Sunday, 18 July 2010

Entrusting the Care of your Child to Others

It might be just me, but I have always found it hard to leave my daughter in the care of a relative stranger for the first few times. The first time this came about was when she was still at primary school and we got a place on th Family Link scheme. Family Link is a brilliant idea, your child goes for a few hours or even a whole weekend to a family willing to look after them like they are their own child, giving you the parent a little respite. If you are interested, ask your social worker if you have one or get in touch with your local Social Services.

However, at the time I had a few problems with relaxing after handing my precious child over to people I knew very little about, especially on the overnight stay. A lot of emotions came into play - guilt for 'dumping' her so that I could have a break, worry over whether or not she would cope, anxiety over the credentials of this couple and whether or not they were fit to look after my daughter - silly I know, but that was how I felt. Thankfully it didn't last long - the people concerned were a lovely couple and my daughter thoroughly enjoyed each and every visit, and even though they haven't been her 'family' for many years now, we still keep in touch.

Even now I have the same feelings when leaving my daughter in the care of someone new. This week, for the first time ever, my worries were justified. My daughter has a care worker once a week to take her out wherever she wants to go for the morning while I am at work. So far over the past year this has worked wonderfully well and I have surpressed any initial anxieties as our regular care worker is a lovely lady and completely trustworthy. However, the past fortnight we have had a stand-in as she was away on holiday. We have had the stand-in lady before and it was fine, but this time for some reason she saw fit to just dump my daughter at the door of my work and leave without checking to see she had found me or even popping her head round the door to see if I was there. The first time I was a little put out but dismissed it thinking that maybe she was late for another appointment. The second time, I ran after her and had to stand in front of her car in order to speak to the woman - no sensible explanation when I asked her to please not leave my child on the doorstep like a sack of potatoes, just this woman accusing me of being rude, telling me we probably wouldn't see her again anyway and screeching off in a cloud of dust. As soon as I got home, I phoned the office to report this - in my opinion, if you are caring for a vulnerable person, you do your job properly, no half measures, because the possibility of something going wrong is high and chances should not be taken.

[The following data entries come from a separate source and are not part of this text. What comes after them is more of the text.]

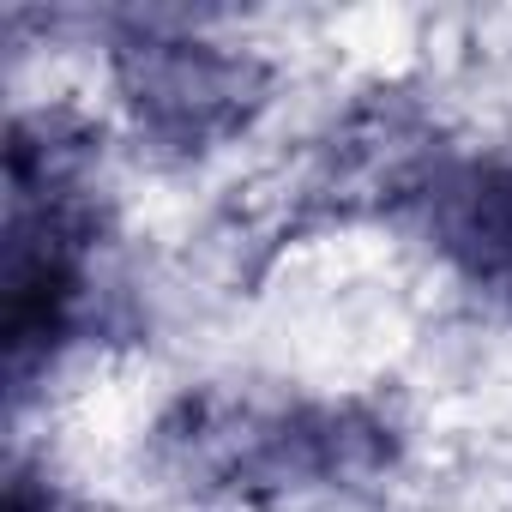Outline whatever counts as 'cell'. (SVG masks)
<instances>
[{
    "mask_svg": "<svg viewBox=\"0 0 512 512\" xmlns=\"http://www.w3.org/2000/svg\"><path fill=\"white\" fill-rule=\"evenodd\" d=\"M103 127L85 109H19L7 127V229H0V350L13 404L49 380L103 320Z\"/></svg>",
    "mask_w": 512,
    "mask_h": 512,
    "instance_id": "1",
    "label": "cell"
},
{
    "mask_svg": "<svg viewBox=\"0 0 512 512\" xmlns=\"http://www.w3.org/2000/svg\"><path fill=\"white\" fill-rule=\"evenodd\" d=\"M404 428L374 398H266L235 386L181 392L151 428L169 488L229 506L356 494L398 470Z\"/></svg>",
    "mask_w": 512,
    "mask_h": 512,
    "instance_id": "2",
    "label": "cell"
},
{
    "mask_svg": "<svg viewBox=\"0 0 512 512\" xmlns=\"http://www.w3.org/2000/svg\"><path fill=\"white\" fill-rule=\"evenodd\" d=\"M103 61L121 127L163 163H199L241 145L278 91V67L260 49L187 19H127Z\"/></svg>",
    "mask_w": 512,
    "mask_h": 512,
    "instance_id": "3",
    "label": "cell"
},
{
    "mask_svg": "<svg viewBox=\"0 0 512 512\" xmlns=\"http://www.w3.org/2000/svg\"><path fill=\"white\" fill-rule=\"evenodd\" d=\"M446 157L452 151L440 145V127H434V115L416 97L368 91L314 145L302 199L320 205L326 217H356V211L410 217L416 193L428 187V175Z\"/></svg>",
    "mask_w": 512,
    "mask_h": 512,
    "instance_id": "4",
    "label": "cell"
},
{
    "mask_svg": "<svg viewBox=\"0 0 512 512\" xmlns=\"http://www.w3.org/2000/svg\"><path fill=\"white\" fill-rule=\"evenodd\" d=\"M434 266L494 314H512V145L452 151L410 205Z\"/></svg>",
    "mask_w": 512,
    "mask_h": 512,
    "instance_id": "5",
    "label": "cell"
}]
</instances>
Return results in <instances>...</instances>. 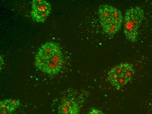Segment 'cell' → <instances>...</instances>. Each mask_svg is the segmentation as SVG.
Wrapping results in <instances>:
<instances>
[{"label": "cell", "mask_w": 152, "mask_h": 114, "mask_svg": "<svg viewBox=\"0 0 152 114\" xmlns=\"http://www.w3.org/2000/svg\"><path fill=\"white\" fill-rule=\"evenodd\" d=\"M21 104L19 100L6 99L0 101V114H13Z\"/></svg>", "instance_id": "cell-7"}, {"label": "cell", "mask_w": 152, "mask_h": 114, "mask_svg": "<svg viewBox=\"0 0 152 114\" xmlns=\"http://www.w3.org/2000/svg\"><path fill=\"white\" fill-rule=\"evenodd\" d=\"M98 15L103 30L108 36L113 37L119 31L123 17L119 9L109 4H102L98 9Z\"/></svg>", "instance_id": "cell-2"}, {"label": "cell", "mask_w": 152, "mask_h": 114, "mask_svg": "<svg viewBox=\"0 0 152 114\" xmlns=\"http://www.w3.org/2000/svg\"><path fill=\"white\" fill-rule=\"evenodd\" d=\"M80 107L77 101L72 98H64L58 108L59 114H79Z\"/></svg>", "instance_id": "cell-6"}, {"label": "cell", "mask_w": 152, "mask_h": 114, "mask_svg": "<svg viewBox=\"0 0 152 114\" xmlns=\"http://www.w3.org/2000/svg\"><path fill=\"white\" fill-rule=\"evenodd\" d=\"M144 18V10L140 6L131 7L126 11L123 19V31L128 40L136 43L139 29Z\"/></svg>", "instance_id": "cell-3"}, {"label": "cell", "mask_w": 152, "mask_h": 114, "mask_svg": "<svg viewBox=\"0 0 152 114\" xmlns=\"http://www.w3.org/2000/svg\"><path fill=\"white\" fill-rule=\"evenodd\" d=\"M135 74V69L132 64L121 63L108 71L107 80L113 88L119 90L133 79Z\"/></svg>", "instance_id": "cell-4"}, {"label": "cell", "mask_w": 152, "mask_h": 114, "mask_svg": "<svg viewBox=\"0 0 152 114\" xmlns=\"http://www.w3.org/2000/svg\"><path fill=\"white\" fill-rule=\"evenodd\" d=\"M63 63L64 57L61 47L53 42L42 44L34 57V64L38 70L50 76L60 73Z\"/></svg>", "instance_id": "cell-1"}, {"label": "cell", "mask_w": 152, "mask_h": 114, "mask_svg": "<svg viewBox=\"0 0 152 114\" xmlns=\"http://www.w3.org/2000/svg\"></svg>", "instance_id": "cell-9"}, {"label": "cell", "mask_w": 152, "mask_h": 114, "mask_svg": "<svg viewBox=\"0 0 152 114\" xmlns=\"http://www.w3.org/2000/svg\"><path fill=\"white\" fill-rule=\"evenodd\" d=\"M88 114H104V113L97 108H93Z\"/></svg>", "instance_id": "cell-8"}, {"label": "cell", "mask_w": 152, "mask_h": 114, "mask_svg": "<svg viewBox=\"0 0 152 114\" xmlns=\"http://www.w3.org/2000/svg\"><path fill=\"white\" fill-rule=\"evenodd\" d=\"M50 3L46 0H33L31 2V15L34 22L43 23L51 12Z\"/></svg>", "instance_id": "cell-5"}]
</instances>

I am very glad that my own daughter is a very sensible young lady and usually able to cope with situations like this, but that is not the point - she should not have to be put in that position. This has been very upsetting to me - it makes me wonder what other corners were cut during her time with this woman, and I probably will never know as my daughter is unable to tell me. So while I am completely in favour of respite care, I think it pays to be ever vigilant about just who is taking care of your child.

N.B. Last week when we had our regular careworker back, she noticed in the paperwork folder that the stand-in had not filled in the financial form necessary to be completed each week - I give my daughter an amount of money to cover the costs of the day's activity. The previous week, my daughter had wanted to go bowling. We did, however, find the receipt from the bowling alley and discovered that the stand-in careworker had only purchased single games for my the poor girl had stood there and bowled all by herself while this woman sat and watched......nice, that must have been great fun for my daughter. Needless to say, I refuse to let that woman ever 'care' for my child again!